There was a story on tv this morning about the Osaka thing, and they were discussing a palette of skin tones but I struggled to catch exactly what they were explaining. I guess just how things may need to be for artists going forward.


#1978

What did the article say? Was the change related to political correctness? I’m intrigued to know. I have noticed in my time here that words are changing in line with global political correctness trends.

I missed the whole Osaka story (sumo hangover :stuck_out_tongue_winking_eye:). I could be wrong, but I doubt that Osaka or Nishikori would have been offended by that ad. How did the issue raise its head? Social media? I reckon social media is starting to impact old-school Japan.


#1979

You will be charged with contempt and sent straight to jail.

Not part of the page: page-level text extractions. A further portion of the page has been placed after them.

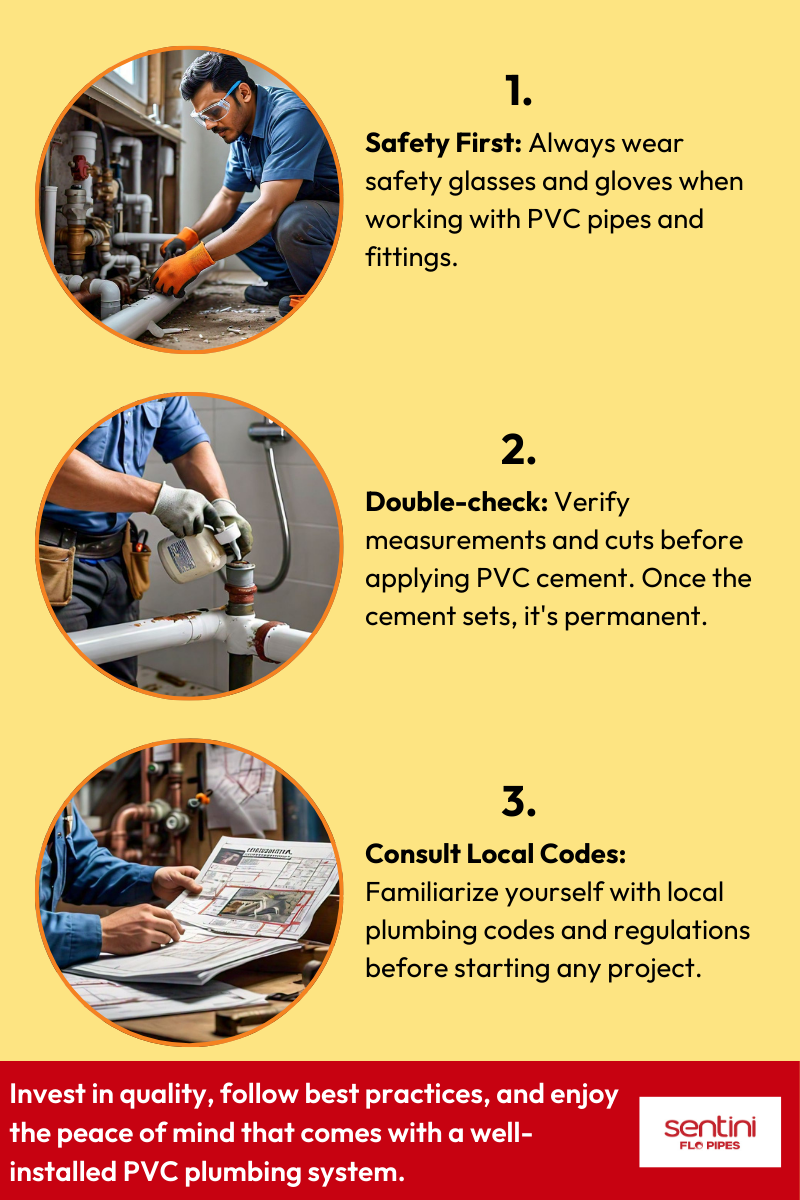 1.

**Safety First:** Always wear safety glasses and gloves when working with PVC pipes and fittings.

2.

**Double-check:** Verify measurements and cuts before applying PVC cement. Once the cement sets, it's permanent.

3.

**Consult Local Codes:** Familiarize yourself with local plumbing codes and regulations before starting any project.

Invest in quality, follow best practices, and enjoy the peace of mind that comes with a well-installed PVC plumbing system.

sentini
FLO PIPES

I am not joking; I have seen those malcontents in the jury pool treated very harshly by the legal overlords.

In any case what are you trying to achieve ? If you seek to disrupt the process, better to get selected on a jury and vote opposite everyone else to ensure a dangerous criminal is freed to create social havoc, and perhaps murder/rob/rape again.

Perhaps you could just do your civic duty like the rest of us.


#1980

Article was in Japanese so hard for me to accurately get it, I believe people didn’t want to refer to it as skin tone for PC reasons. A few other websites I’ve glanced at seem to say the same.
I think this was a social media driven thing. It popped up in my Facebook feed a couple of day ago.
Anyway, back to watching Japan struggle to put Vietnam away :persevere:


#1981

I’m not talking about men being “feminised”. I’m talking about men feeling they need to be a certain thing and act in a certain way (strong macho provider). This definitely comes from the same place as toxic masculinity.

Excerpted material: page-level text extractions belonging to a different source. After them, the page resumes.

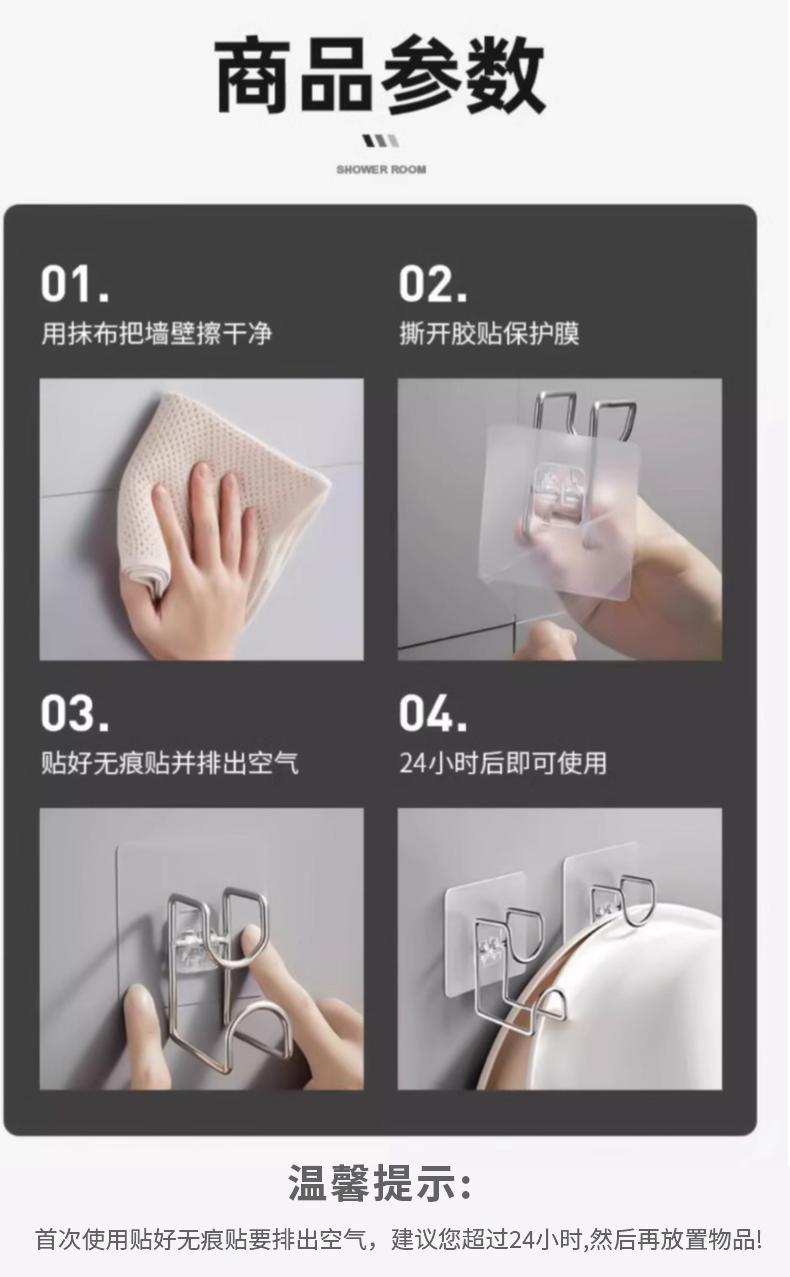 商品参数

SHOWER ROOM

01.
用抹布把墙壁擦干净

02.
撕开胶贴保护膜

03.
贴好无痕贴并排出空气

04.
24小时后即可使用

温馨提示:

首次使用贴好无痕贴要排出空气，建议您超过24小时,然后再放置物品!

Yes, men definitely need evidenced based treatment and yes the suicide rates are shocking. You also ignored the fact that whilst men are more “successful” at killing themselves women try more often.


#1982

IMO Toxic Masculinity is what happens when men realise that without being ‘manly’ they offer little else and have very little influence.

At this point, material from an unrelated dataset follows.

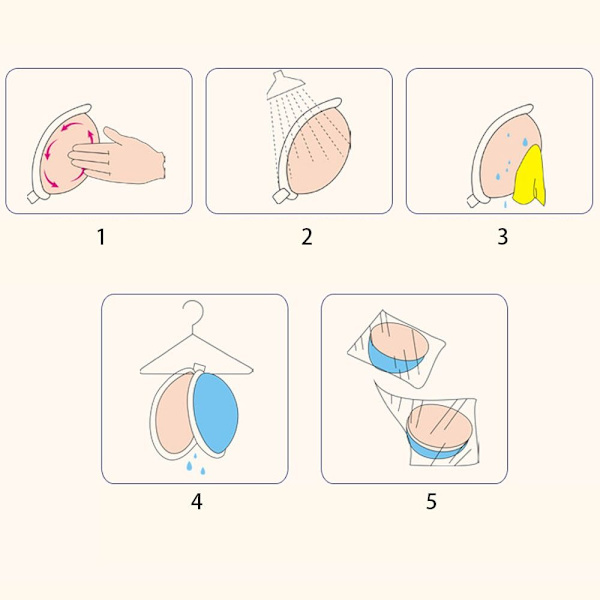 1

2

3

4

5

The effects on women about being ‘girly’ are very similar although their response if often much more internalised.

The debate about toxic masculinity works towards changing elements of both those things.


#1983

People will probably think you’re very cool and intelligent.

What are you looking for, here? A pat on the head?


#1984

Truthfully? “What a f.uckwit”


#1985

99.9999% of people: no thought at all

The 0.00001% would be roughly split between “what an fwit” and “yeah what a legend, ■■■■ feminism, MRA is where it’s at”.

But you go for it.


#1986

You also ignored the fact that whilst men are more “successful” at killing themselves women try more often.

Thought you were against ‘whataboutisms.’


#1987

Think it’s a bit of a grey area, which is impossible to represent in statistics. There are those who self-harm, which might appear to be a “suicide attempt” but their intention is not to die. It’s a bit hard to distinguish between the two, though one could argue women “attempt” more because it’s a cry for help, not a genuine will to die. Unfortuntely, if they don’t know what they’re doing, or count on someone finding them then they die through “misadventure” anyway. Regardless, it’s a ■■■■ place to be in.